KUPANG, KABARLINK.com – Kementerian Pendidikan Dasar dan Menengah (Kemendikdasmen) secara tegas menepis rumor pemutusan hubungan kerja massal bagi guru non-ASN atau honorer di sekolah negeri. Melalui penerbitan Surat Edaran (SE) Mendikdasmen Nomor 7 Tahun 2026, pemerintah memberikan garansi penuh atas kepastian perpanjangan masa kerja sekaligus skema penggajian para tenaga pendidik tersebut hingga 31 Desember 2026.

Kepastian hukum ini diumumkan langsung oleh Direktur Jenderal Guru dan Tenaga Kependidikan (Dirjen GTK) Kemendikdasmen, Nunuk Suryani, di Kupang, Nusa Tenggara Timur, Selasa (5/5). Nunuk menjelaskan bahwa edaran ini sengaja diterbitkan sebagai rujukan legal bagi Pemerintah Daerah (Pemda) agar tidak lagi ragu memperpanjang kontrak guru honorer, mengingat adanya tenggat penataan tenaga honorer pada Desember 2024 yang diatur dalam UU Nomor 20 Tahun 2023 tentang ASN.

"Kami mengeluarkan surat edaran ini karena Pemda membutuhkan rujukan untuk memperpanjang guru non-ASN. Kesepakatannya diatur sampai akhir 2026, sembari kami mematangkan skema baru terkait penugasan mereka. Bagaimanapun, tenaga mereka masih sangat dibutuhkan," ungkap Nunuk.

Melalui SE Nomor 7/2026 tersebut, pemerintah telah menyiapkan tiga klasifikasi skema kesejahteraan bagi guru non-ASN.

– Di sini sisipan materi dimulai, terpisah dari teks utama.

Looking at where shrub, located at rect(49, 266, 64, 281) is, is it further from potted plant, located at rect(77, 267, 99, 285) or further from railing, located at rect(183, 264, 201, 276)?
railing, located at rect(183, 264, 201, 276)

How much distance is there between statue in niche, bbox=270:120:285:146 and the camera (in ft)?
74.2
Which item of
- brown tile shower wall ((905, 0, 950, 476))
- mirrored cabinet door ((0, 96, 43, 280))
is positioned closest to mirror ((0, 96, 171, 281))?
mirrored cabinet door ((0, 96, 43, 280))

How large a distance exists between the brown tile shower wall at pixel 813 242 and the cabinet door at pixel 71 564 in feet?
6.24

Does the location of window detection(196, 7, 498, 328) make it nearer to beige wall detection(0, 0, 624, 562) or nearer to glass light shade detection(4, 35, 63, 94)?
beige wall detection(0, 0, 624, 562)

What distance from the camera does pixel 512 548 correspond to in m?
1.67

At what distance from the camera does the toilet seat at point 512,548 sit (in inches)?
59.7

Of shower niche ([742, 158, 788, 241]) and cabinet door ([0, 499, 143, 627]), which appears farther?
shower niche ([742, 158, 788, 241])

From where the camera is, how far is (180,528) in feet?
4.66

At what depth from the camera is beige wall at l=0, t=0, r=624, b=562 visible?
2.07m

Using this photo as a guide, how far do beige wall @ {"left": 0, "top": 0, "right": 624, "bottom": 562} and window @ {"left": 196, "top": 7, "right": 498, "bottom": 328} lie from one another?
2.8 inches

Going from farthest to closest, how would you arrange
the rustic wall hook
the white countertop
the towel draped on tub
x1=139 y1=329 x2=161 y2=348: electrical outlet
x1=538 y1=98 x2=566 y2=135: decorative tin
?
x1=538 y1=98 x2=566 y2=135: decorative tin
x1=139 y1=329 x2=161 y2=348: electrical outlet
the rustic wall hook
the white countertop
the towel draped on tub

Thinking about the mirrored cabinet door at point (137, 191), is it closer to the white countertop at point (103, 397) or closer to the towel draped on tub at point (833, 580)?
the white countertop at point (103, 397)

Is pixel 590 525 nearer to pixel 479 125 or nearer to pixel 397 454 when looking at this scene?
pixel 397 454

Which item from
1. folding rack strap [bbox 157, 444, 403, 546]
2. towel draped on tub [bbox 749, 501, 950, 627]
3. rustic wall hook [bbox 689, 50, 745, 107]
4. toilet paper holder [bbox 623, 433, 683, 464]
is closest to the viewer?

yaitu guru bersertifikat pendidik dengan beban kerja penuh dipastikan berhak menerima tunjangan profesi guru sesuai ketentuan perundang-undangan yang berlaku.

Guru bersertifikat pendidik yang tidak memenuhi beban kerja akan tetap dilindungi melalui pemberian insentif langsung dari Kemendikdasmen. Dan, guru yang belum memiliki sertifikat pendidik juga dijamin tidak akan telantar dan akan menerima sokongan insentif dari kementerian.

Menutup keterangannya, Nunuk meminta seluruh elemen masyarakat untuk tidak memproduksi maupun memercayai isu-isu miring yang meresahkan terkait pemberhentian tenaga pengajar.

"Masyarakat jangan bikin hal yang meresahkan. Untuk guru non-ASN, yang penting kerja dulu dengan tenang sampai setahun ini, karena pasti tidak akan ada pemutusan masa kerja. Kami terus memperjuangkan guru non-ASN," pungkasnya. (bm)

Itulah informasi seputar tepis isu phk massal kemendikdasmen terbitkan aturan jamin nasib guru honorer sepanjang 2026 yang dapat saya bagikan dalam humaniora Silakan manfaatkan pengetahuan ini sebaik-baiknya tetap semangat berkarya dan jaga kesehatan tulang. Ajak temanmu untuk ikut membaca postingan ini. Sampai bertemu lagi di artikel menarik lainnya. Terima kasih.